TEXT PASSAGE:

★ ★ ★

How do I use python recursion in this scenario?

Question

"Write a recursive function called anagram(s) that returns a list of all the possible anagrams of the string, s." Can I get some guidance on how to tackle this question? I am new to recursion and do not understand how to make a simpler base case for this scenario. Or what my general algorithm would be.

Answer 1

I linked a duplicate question in comments above which contains an implementation of this, but since this is clearly a homework-like task I'd encourage you to use it as a last resort.

Your end goal is a list of all possible combinations of the letters in a given string.

When looking for a recursive approach, you want to be thinking about "how can I break this task down into doing the same thing over and over again, against increasingly simple versions of the input."

So instead of trying to anagram the full string ABCD, start out by just anagramming the first letter: you'll have one set of results that starts with "A" (and has all the combinations of "BCD" after it), one that starts with "B" (and is followed by all the combinations of "ACD"), and so on for C and D.

So that's the first layer of your recursion; pluck each letter out one by one as the first character and recurse with the remainder of the string.

The first instance of the next layer only has to deal with a three character string "BCD" -- you know all of these will start with "A", and you'll need to recurse for "B", "C", and "D" as the second letter, with the remaining letters left to be shuffled.

One layer deeper, you're starting with (for example) "AB", and need to recurse against both the possible orderings of "CD".

The bottom layer of the recursion will be when there's only a single letter left so there's nothing left to shuffle; at that point you can just append it to the preceding characters and return the result to be added to your list of anagrams.

Your recursive function would take two parameters: the first one is "the letters I've already shuffled" and the second one is "the letters I have yet to shuffle".

★ ★ ★

INFORMATION PROVIDED:

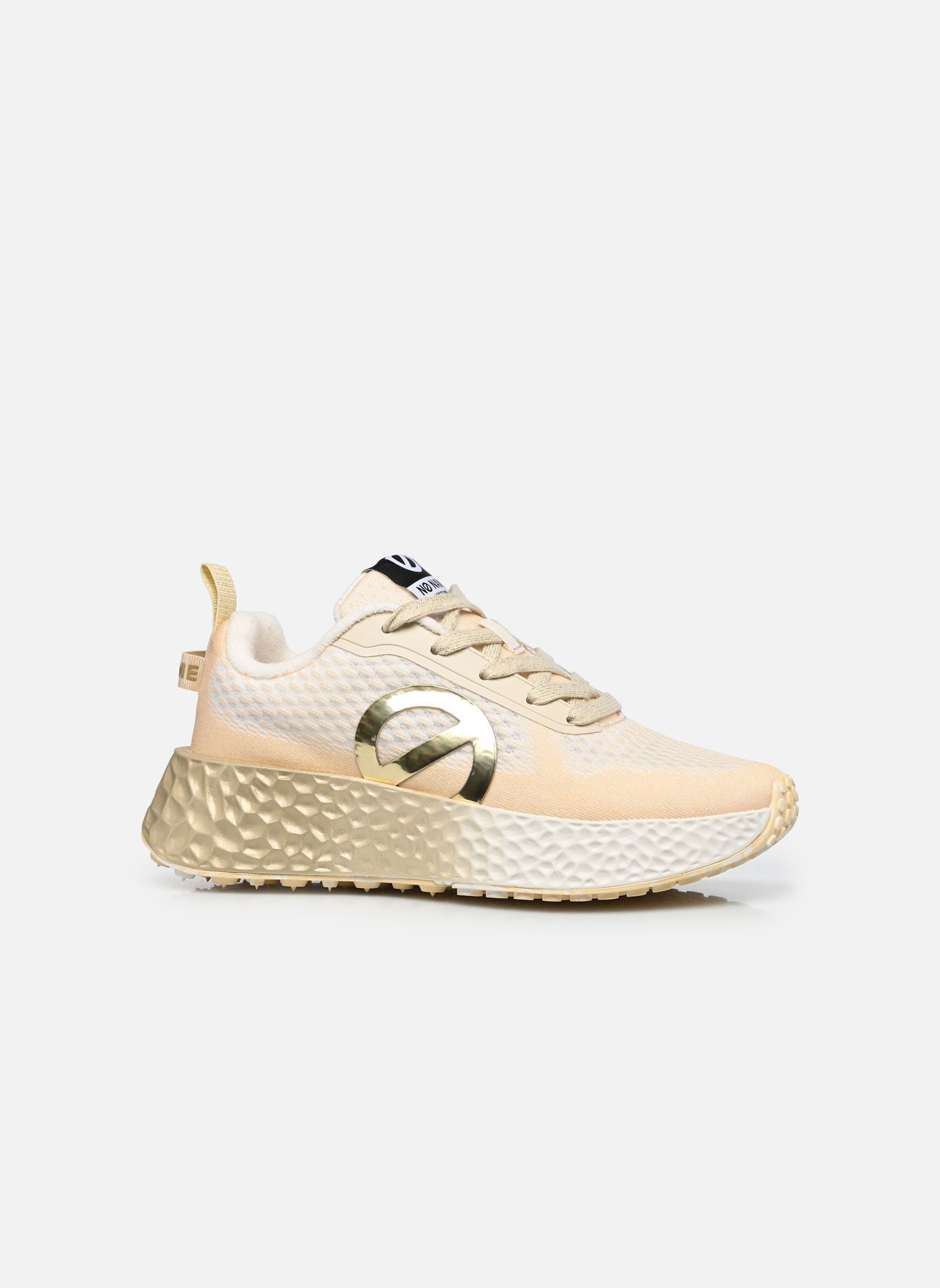 Baskets basses Carter Fly femme jaune No Name Baskets basses Carter Fly femme jaune LIGHT GOLD/BEIGE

★ ★ ★

WHAT YOU ARE ASKED TO DO:
Which strings of capital letters appear inside double quotation marks in the anagram recursion thread above? List each one once.

ANSWER BELOW:
A, BCD, B, ACD, C, D, AB, CD